Given task → From the material below, extract the stretch from the line containing "How would you sort" through the line containing "from nearest to", both ends included, and reproduce those lines without any change.

Extracted data →
☆ ☆ ☆
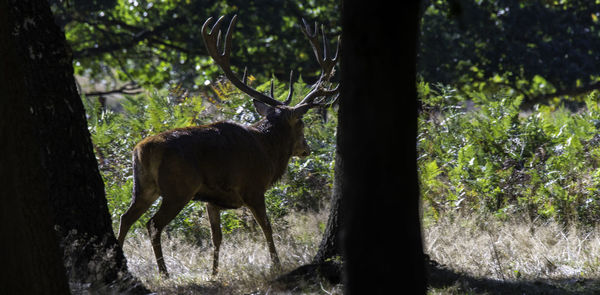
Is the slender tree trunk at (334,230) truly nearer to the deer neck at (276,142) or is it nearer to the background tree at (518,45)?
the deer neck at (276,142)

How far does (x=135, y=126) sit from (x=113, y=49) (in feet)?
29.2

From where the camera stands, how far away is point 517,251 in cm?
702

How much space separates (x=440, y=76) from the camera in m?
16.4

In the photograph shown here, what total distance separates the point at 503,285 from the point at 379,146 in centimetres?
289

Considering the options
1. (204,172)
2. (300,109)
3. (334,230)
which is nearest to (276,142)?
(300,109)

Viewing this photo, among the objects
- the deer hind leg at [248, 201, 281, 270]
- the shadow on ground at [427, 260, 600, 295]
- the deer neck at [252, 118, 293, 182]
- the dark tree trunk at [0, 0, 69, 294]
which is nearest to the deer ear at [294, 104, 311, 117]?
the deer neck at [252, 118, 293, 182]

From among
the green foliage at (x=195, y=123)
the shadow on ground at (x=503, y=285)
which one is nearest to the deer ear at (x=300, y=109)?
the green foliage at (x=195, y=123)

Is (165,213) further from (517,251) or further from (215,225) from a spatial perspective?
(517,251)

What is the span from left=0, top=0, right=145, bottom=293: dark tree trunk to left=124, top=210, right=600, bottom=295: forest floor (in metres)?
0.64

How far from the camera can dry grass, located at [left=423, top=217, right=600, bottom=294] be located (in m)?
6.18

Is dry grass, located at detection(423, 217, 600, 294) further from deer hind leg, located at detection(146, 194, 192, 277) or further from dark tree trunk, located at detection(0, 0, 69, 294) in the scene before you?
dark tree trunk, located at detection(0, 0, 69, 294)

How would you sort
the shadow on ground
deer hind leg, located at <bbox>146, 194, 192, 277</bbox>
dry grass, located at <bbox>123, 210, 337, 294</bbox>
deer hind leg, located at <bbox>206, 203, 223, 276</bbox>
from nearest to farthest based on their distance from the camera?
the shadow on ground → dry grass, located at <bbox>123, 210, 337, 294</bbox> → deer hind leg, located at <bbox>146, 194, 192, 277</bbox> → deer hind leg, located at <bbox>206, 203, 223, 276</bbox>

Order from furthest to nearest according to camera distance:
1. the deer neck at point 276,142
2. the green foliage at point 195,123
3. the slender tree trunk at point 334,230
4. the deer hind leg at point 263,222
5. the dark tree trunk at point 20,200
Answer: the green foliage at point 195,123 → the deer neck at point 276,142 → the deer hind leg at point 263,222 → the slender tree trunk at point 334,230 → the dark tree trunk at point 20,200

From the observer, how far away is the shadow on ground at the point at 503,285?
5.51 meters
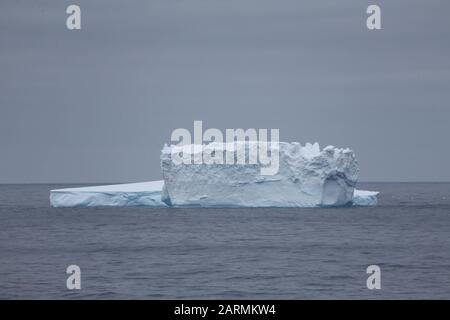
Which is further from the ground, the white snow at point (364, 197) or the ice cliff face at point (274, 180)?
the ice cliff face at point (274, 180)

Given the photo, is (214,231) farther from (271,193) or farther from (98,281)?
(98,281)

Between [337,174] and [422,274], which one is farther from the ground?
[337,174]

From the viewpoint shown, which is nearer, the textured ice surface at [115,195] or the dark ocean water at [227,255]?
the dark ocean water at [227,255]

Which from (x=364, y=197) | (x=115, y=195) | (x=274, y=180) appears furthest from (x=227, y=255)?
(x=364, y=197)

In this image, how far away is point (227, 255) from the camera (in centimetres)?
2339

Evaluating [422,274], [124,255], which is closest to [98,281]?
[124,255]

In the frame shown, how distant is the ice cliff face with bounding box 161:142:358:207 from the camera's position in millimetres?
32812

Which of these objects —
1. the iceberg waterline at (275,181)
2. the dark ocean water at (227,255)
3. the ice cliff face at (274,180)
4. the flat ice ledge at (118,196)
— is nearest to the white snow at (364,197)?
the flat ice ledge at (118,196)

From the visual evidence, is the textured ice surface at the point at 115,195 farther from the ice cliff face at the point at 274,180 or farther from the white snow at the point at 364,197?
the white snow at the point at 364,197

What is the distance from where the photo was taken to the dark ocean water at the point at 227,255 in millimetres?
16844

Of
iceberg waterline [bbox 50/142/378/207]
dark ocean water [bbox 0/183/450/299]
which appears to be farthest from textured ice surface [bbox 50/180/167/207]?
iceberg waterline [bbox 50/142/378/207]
☆ ☆ ☆
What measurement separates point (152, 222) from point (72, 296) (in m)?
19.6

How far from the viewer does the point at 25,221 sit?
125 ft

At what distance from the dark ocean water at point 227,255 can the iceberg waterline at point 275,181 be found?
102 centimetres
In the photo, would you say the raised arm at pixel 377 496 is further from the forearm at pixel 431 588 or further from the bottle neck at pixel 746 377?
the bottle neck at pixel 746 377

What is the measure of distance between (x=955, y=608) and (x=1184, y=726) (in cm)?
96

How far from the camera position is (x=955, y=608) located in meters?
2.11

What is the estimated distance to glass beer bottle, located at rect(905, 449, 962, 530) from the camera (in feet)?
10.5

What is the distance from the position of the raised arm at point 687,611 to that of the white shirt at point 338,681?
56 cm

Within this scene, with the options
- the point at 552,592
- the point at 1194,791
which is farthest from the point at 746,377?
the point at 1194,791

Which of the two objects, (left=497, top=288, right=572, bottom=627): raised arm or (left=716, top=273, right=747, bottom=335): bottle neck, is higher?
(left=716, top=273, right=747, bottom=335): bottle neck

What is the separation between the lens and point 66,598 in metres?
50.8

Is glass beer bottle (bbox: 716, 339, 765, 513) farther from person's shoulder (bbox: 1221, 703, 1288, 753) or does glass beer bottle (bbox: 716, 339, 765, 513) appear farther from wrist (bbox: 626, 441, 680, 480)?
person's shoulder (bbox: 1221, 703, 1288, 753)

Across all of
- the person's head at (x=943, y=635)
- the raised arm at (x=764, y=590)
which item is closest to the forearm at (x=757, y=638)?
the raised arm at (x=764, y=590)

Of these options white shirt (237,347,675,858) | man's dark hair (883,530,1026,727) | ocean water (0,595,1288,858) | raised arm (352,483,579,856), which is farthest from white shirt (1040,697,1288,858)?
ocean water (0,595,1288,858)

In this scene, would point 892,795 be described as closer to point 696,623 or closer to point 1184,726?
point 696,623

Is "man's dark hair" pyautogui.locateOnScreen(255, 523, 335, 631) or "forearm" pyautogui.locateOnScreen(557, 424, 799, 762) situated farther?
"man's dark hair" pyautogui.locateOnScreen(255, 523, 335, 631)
☆ ☆ ☆
The reply →
How would you sort
the shadow on ground
deer hind leg, located at <bbox>146, 194, 192, 277</bbox>
dry grass, located at <bbox>123, 210, 337, 294</bbox>
deer hind leg, located at <bbox>206, 203, 223, 276</bbox>
from nearest to farthest based on their distance from the camera?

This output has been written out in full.